Makan cokelat sejak lama diketahui memang mendatangkan banyak manfaat kesehatan. Mulai dari manfaat bagi kesehatan jantung, tekanan darah, hingga kesehatan otak. Uniknya, tak hanya sederet manfaat tersebut, studi terbaru juga menunjukkan jika konsumsi cokelat mampu memperpanjang usia seseorang.
Sebuah penelitian yang baru diterbitkan di Journal of the Academy of Nutrition and Dietetics ini mengeksplorasi dampak konsumsi cokelat terhadap risiko kematian akibat penyebab tertentu. Temuan ini semacam menguatkan temuan sebelumnya yang menyatakan bahwa antioksidan yang ditemukan dalam biji kakao dapat memperbaiki sel-sel rusak dalam tubuh.
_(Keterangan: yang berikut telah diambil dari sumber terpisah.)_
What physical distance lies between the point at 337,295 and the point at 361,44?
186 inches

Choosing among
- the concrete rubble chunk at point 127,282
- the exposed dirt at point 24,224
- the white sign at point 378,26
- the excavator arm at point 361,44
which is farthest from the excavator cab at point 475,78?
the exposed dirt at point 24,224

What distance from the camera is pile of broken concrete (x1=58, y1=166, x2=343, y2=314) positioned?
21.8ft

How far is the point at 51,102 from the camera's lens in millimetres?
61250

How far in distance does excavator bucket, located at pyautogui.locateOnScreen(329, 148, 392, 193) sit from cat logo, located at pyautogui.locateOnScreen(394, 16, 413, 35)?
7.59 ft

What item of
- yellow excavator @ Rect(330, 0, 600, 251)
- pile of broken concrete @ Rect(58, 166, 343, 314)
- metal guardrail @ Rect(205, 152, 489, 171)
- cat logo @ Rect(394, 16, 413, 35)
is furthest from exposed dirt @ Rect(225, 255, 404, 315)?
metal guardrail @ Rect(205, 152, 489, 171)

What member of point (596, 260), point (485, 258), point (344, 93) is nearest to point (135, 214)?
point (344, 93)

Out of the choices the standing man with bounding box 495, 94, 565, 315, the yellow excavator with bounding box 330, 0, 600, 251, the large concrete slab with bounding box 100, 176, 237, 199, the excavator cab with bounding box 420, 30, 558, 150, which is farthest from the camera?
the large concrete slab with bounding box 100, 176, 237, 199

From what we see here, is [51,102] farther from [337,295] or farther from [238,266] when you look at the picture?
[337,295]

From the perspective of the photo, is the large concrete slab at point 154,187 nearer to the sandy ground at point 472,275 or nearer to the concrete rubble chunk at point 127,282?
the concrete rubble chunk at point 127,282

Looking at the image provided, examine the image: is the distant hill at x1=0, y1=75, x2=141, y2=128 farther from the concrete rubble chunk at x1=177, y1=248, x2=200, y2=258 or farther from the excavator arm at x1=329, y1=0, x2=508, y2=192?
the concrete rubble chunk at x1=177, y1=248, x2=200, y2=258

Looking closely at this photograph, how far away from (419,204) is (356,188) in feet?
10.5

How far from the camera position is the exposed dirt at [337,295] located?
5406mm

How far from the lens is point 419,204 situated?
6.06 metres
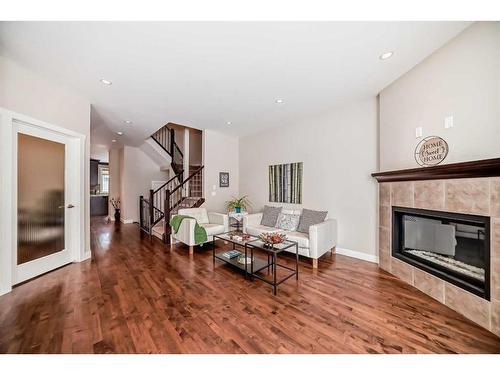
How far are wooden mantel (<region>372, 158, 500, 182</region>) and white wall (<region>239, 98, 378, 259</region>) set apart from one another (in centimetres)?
70

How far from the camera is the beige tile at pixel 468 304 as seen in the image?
1786mm

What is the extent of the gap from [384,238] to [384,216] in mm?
326

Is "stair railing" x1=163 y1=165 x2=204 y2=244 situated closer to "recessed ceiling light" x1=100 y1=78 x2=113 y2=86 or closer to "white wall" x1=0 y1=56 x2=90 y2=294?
"white wall" x1=0 y1=56 x2=90 y2=294

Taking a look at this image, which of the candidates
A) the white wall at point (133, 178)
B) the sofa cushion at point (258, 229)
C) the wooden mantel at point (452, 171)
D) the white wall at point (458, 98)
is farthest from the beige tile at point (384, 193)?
the white wall at point (133, 178)

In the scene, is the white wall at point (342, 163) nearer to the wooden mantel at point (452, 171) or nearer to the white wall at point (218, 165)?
the wooden mantel at point (452, 171)

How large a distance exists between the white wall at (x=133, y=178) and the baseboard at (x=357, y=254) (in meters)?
6.76

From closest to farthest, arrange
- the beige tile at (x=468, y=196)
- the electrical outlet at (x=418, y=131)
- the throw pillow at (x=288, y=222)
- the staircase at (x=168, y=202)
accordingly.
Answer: the beige tile at (x=468, y=196)
the electrical outlet at (x=418, y=131)
the throw pillow at (x=288, y=222)
the staircase at (x=168, y=202)

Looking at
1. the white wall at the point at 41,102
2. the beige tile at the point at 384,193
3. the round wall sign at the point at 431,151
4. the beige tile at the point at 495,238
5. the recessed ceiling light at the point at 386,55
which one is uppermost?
the recessed ceiling light at the point at 386,55

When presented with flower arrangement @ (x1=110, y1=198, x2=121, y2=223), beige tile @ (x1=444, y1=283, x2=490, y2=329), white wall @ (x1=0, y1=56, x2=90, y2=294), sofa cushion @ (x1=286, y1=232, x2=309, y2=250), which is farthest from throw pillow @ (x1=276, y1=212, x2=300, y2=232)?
flower arrangement @ (x1=110, y1=198, x2=121, y2=223)

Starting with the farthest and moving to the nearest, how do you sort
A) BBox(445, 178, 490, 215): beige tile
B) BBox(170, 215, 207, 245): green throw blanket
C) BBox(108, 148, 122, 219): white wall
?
BBox(108, 148, 122, 219): white wall → BBox(170, 215, 207, 245): green throw blanket → BBox(445, 178, 490, 215): beige tile

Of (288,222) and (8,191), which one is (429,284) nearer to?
(288,222)

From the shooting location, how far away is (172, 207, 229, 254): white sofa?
3822 millimetres

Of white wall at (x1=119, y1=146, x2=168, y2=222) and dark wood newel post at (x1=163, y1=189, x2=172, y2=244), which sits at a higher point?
white wall at (x1=119, y1=146, x2=168, y2=222)
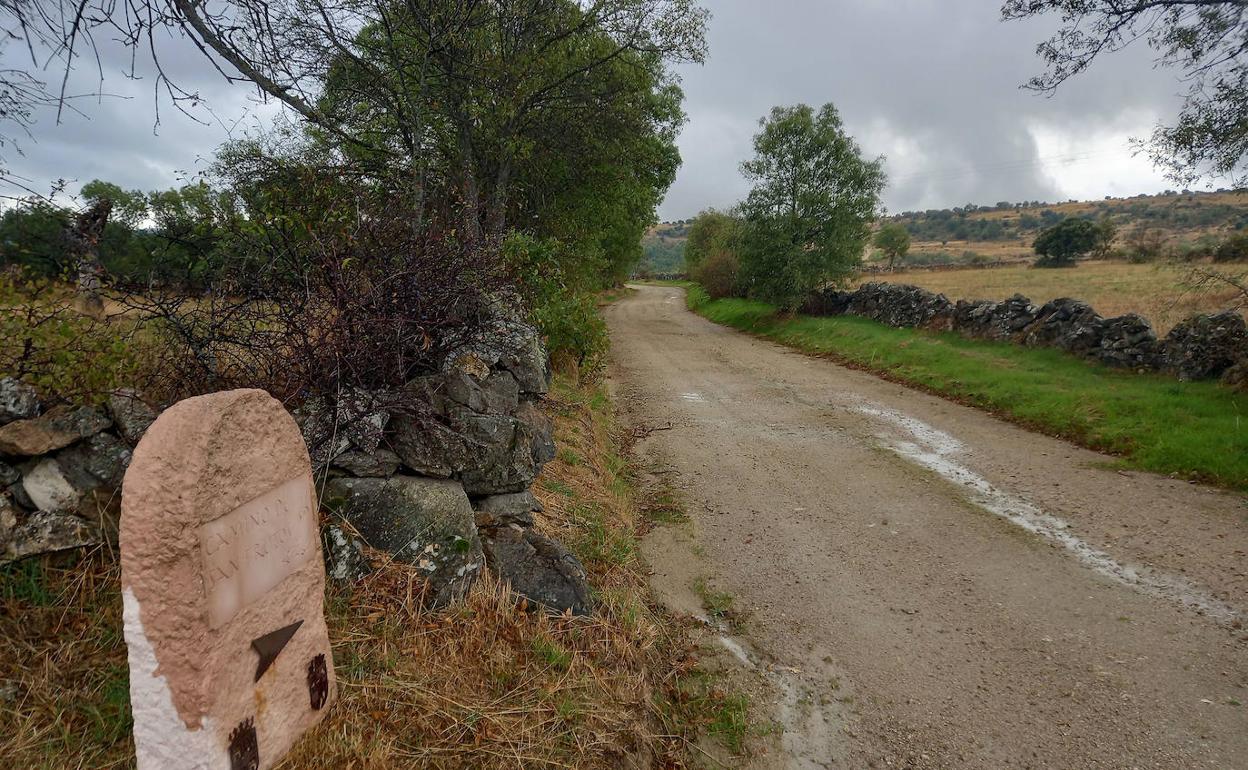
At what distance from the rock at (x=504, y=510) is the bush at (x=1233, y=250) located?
1410 cm

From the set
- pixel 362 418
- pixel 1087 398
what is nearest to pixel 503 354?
pixel 362 418

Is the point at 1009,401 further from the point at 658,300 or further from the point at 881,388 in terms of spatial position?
the point at 658,300

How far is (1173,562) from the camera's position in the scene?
5.51 m

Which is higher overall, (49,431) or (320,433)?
(49,431)

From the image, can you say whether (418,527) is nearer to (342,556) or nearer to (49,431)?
(342,556)

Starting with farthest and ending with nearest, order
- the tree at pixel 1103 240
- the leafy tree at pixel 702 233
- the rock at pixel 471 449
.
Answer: the leafy tree at pixel 702 233, the tree at pixel 1103 240, the rock at pixel 471 449

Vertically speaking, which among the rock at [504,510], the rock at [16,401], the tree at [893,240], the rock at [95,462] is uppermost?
the tree at [893,240]

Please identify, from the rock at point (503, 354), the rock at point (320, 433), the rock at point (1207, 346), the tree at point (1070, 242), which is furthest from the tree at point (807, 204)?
the tree at point (1070, 242)

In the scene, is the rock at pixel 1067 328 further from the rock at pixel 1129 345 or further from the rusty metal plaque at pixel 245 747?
the rusty metal plaque at pixel 245 747

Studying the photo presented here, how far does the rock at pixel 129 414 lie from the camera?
2.97 metres

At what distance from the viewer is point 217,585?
2037 millimetres

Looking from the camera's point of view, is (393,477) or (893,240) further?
(893,240)

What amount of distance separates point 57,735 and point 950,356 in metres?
15.7

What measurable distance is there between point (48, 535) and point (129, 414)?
628mm
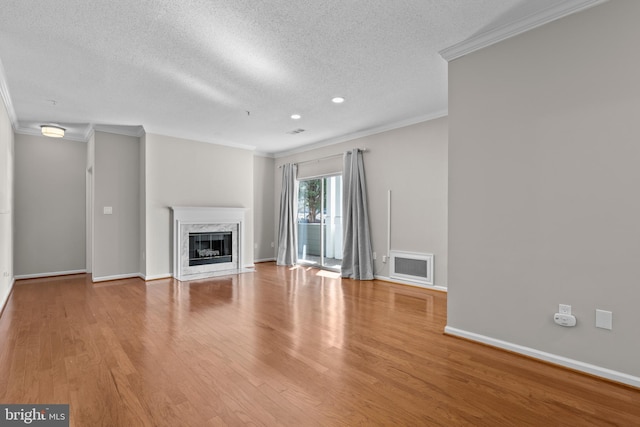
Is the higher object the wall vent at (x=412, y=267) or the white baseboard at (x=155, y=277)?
the wall vent at (x=412, y=267)

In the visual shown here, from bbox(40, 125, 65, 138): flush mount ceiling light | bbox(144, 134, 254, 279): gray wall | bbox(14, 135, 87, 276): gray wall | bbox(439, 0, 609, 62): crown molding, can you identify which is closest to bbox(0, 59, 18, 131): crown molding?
bbox(40, 125, 65, 138): flush mount ceiling light

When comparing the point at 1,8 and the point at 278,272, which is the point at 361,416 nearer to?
the point at 1,8

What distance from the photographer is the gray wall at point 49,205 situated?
546 centimetres

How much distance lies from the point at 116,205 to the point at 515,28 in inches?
243

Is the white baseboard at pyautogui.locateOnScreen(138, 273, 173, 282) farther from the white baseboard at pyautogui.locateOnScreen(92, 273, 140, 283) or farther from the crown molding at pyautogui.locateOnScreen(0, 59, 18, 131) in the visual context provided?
the crown molding at pyautogui.locateOnScreen(0, 59, 18, 131)

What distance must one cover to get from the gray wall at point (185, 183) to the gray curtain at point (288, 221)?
784 mm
Kakao juga telah dikaitkan dengan penurunan tekanan darah dan pencegahan penumpukan lemak di arteri, yang penting untuk kesehatan jantung.
Penelitian tersebut didasarkan pada studi terhadap catatan kesehatan 84.709 wanita pascamenopause di AS selama periode 19 tahun.
Peneliti utama, Dr Yangbo Sun dari University of Tennessee, menekankan bahwa meskipun dampak kesehatan jangka panjang dari konsumsi cokelat masih belum jelas, penelitian ini menemukan korelasi antara asupan coklat dan risiko kematian yang sedikit lebih rendah
Aspek yang menarik dari temuan penelitian ini adalah bahwa responden yang mengonsumsi cokelat memiliki risiko lebih rendah terhadap semua penyebab kematian dibandingkan dengan mereka yang tidak. Selain itu, resiko yang terus menurun juga berbanding lurus dengan seberapa seringnya konsumsi, dengan risiko terendah diamati pada mereka yang mengonsumsi satu porsi setiap hari.
Kesimpulannya, asupan cokelat dalam jumlah sedang (tiga porsi setiap minggu) tampaknya menurunkan risiko kematian, bahkan setelah digabungkan dengan berbagai faktor pengganggu lainnya.